World Athletics is deeply saddened to hear that Willi Holdorf, the 1964 Olympic decathlon champion, died at his home in Achterwehr, Germany, on Sunday (5) after a long illness. Holdorf was 80.

Born on 17 February 1940, in Blomesche Wildnis, near Glückstadt in Schleswig-Holstein State, Holdorf would become one of Germany's greatest multi-sport talents.

He was a notable football and handball player in his teenaged years, but achieved his greatest success in athletics. He won the national junior decathlon title in 1959 at 19 and narrowly missed qualifying for the Olympic team the following year.

He captured national titles in 1961 and 1963 and was fifth at the 1962 European Championships, setting the stage for his Olympic triumph two years later.

In Tokyo, Holdorf lead with 4090 points after the first day and would never surrender his lead. The final event was dramatic with Estonian Rein Aun, competing for the Soviet Union, providing the final challenge. He beat Holdorf by 12 seconds, but not enough to unseat the German whose all-out energy-sapping effort over the final 15 metres left him weaving back and forth before he tumbled over the finish line. He said later that he blacked out entirely in the final stages of the race.

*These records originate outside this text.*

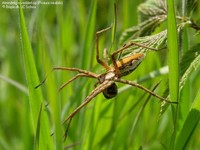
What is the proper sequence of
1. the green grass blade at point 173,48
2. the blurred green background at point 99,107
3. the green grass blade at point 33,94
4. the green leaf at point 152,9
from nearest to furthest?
the green grass blade at point 173,48
the green grass blade at point 33,94
the green leaf at point 152,9
the blurred green background at point 99,107

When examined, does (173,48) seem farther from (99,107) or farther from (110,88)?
(99,107)

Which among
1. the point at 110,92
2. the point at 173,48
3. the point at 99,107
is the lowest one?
the point at 99,107

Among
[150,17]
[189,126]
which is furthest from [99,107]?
[189,126]

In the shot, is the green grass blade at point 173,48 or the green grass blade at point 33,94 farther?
the green grass blade at point 33,94

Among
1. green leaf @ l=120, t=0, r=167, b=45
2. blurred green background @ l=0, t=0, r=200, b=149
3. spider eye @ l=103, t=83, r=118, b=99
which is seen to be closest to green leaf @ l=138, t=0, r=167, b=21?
green leaf @ l=120, t=0, r=167, b=45

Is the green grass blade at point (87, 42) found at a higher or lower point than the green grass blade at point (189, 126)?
higher

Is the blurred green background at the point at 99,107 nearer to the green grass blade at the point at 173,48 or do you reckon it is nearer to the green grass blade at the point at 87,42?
the green grass blade at the point at 87,42

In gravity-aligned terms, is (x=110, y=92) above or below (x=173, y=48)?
below

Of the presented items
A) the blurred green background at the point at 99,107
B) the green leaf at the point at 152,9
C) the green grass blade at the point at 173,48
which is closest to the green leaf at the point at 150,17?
the green leaf at the point at 152,9

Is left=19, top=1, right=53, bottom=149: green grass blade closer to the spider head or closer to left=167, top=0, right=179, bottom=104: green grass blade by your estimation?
the spider head

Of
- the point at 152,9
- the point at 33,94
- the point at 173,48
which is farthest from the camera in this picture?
the point at 152,9

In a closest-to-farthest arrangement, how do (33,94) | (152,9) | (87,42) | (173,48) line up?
1. (173,48)
2. (33,94)
3. (152,9)
4. (87,42)

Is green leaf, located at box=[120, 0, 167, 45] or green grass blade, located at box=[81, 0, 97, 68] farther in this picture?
green grass blade, located at box=[81, 0, 97, 68]
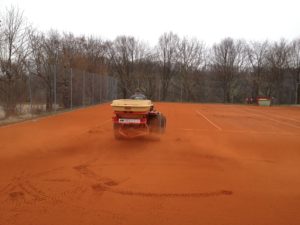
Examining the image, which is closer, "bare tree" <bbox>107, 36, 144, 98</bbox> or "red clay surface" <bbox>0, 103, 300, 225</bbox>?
"red clay surface" <bbox>0, 103, 300, 225</bbox>

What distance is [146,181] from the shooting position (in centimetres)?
711

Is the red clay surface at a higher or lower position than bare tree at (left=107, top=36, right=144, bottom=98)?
lower

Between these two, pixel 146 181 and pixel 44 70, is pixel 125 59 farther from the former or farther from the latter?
pixel 146 181

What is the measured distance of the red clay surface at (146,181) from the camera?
532cm

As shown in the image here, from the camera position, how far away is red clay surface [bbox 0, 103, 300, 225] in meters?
5.32

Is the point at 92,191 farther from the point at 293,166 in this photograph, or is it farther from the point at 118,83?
the point at 118,83

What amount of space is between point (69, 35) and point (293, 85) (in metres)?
33.8

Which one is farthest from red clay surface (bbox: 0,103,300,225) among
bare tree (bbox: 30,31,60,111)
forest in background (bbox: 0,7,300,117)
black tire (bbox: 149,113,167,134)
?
forest in background (bbox: 0,7,300,117)

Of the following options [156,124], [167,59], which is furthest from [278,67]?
[156,124]

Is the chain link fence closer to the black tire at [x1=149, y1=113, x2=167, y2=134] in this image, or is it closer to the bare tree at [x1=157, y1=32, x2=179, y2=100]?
the black tire at [x1=149, y1=113, x2=167, y2=134]

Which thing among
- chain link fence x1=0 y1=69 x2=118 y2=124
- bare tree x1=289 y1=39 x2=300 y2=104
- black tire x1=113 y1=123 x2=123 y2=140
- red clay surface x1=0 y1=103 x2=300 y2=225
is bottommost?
red clay surface x1=0 y1=103 x2=300 y2=225

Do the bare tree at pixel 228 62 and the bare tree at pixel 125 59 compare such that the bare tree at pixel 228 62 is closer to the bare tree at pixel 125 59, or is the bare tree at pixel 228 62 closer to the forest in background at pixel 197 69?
the forest in background at pixel 197 69

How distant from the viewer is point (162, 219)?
16.9ft

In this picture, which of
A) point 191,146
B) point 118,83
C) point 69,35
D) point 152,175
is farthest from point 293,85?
point 152,175
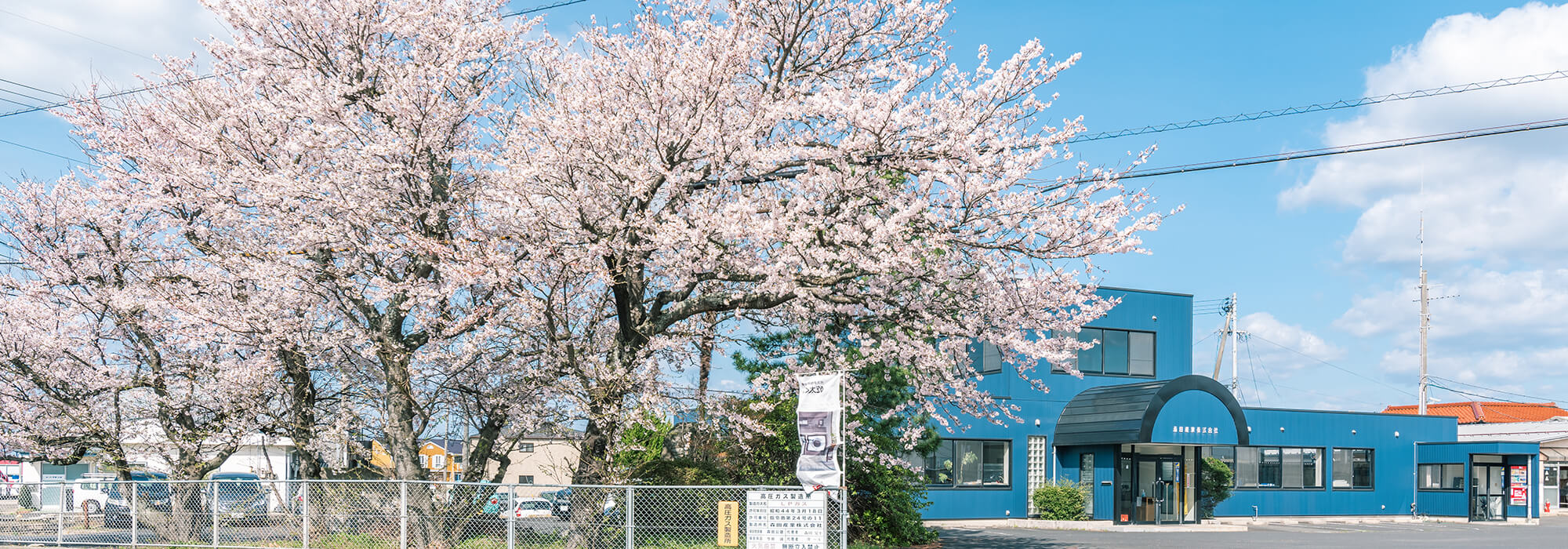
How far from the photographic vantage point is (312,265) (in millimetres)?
15547

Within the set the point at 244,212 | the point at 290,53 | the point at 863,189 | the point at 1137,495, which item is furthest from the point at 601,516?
the point at 1137,495

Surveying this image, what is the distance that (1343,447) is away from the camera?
35500 millimetres

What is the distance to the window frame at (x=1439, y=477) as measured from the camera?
36.7 m

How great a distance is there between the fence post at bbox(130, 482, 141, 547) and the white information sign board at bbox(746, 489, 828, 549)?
1029 centimetres

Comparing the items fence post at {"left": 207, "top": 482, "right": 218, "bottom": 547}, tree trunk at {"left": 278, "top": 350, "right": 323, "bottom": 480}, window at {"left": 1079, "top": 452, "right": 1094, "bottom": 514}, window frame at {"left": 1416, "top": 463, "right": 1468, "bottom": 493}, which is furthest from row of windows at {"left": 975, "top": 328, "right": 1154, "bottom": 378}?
fence post at {"left": 207, "top": 482, "right": 218, "bottom": 547}

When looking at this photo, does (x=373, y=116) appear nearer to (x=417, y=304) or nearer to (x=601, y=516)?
(x=417, y=304)

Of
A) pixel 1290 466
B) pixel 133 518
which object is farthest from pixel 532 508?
pixel 1290 466

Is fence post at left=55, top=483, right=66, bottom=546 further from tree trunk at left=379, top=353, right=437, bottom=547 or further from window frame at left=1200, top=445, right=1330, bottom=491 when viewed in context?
window frame at left=1200, top=445, right=1330, bottom=491

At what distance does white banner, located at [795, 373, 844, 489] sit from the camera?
1198cm

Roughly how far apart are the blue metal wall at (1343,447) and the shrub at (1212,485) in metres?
1.62

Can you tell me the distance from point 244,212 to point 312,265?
1.69 m

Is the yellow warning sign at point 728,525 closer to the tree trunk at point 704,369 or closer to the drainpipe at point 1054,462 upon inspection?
the tree trunk at point 704,369

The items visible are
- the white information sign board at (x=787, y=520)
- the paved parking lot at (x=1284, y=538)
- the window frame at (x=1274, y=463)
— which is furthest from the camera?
the window frame at (x=1274, y=463)

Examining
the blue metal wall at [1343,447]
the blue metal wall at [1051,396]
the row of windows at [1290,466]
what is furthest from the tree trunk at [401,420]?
the blue metal wall at [1343,447]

When he was later dubbed the "world's greatest athlete" for his decathlon victory, Holdorf declaimed the notion, choosing 100m champion Bob Hayes as more worthy of that honour.

That Olympic decathlon would be his last. With a young family to support, Holdorf retired from athletics and worked as an electrician while completing his studies.

He later returned to sport as an athletics coach in the late 1960s, guiding Claus Schiprowski to a silver medal in the pole vault in 1968. From 1971 to 1973 Holdorf competed in two-man and four-man bobsled, winning a bronze medal in the former at the 1973 European Championships. He also worked as a football coach at Fortuna Cologne.

In 1997 he became a member of the German Olympic Committee and in 2011 was inducted into the German Sports Hall of Fame.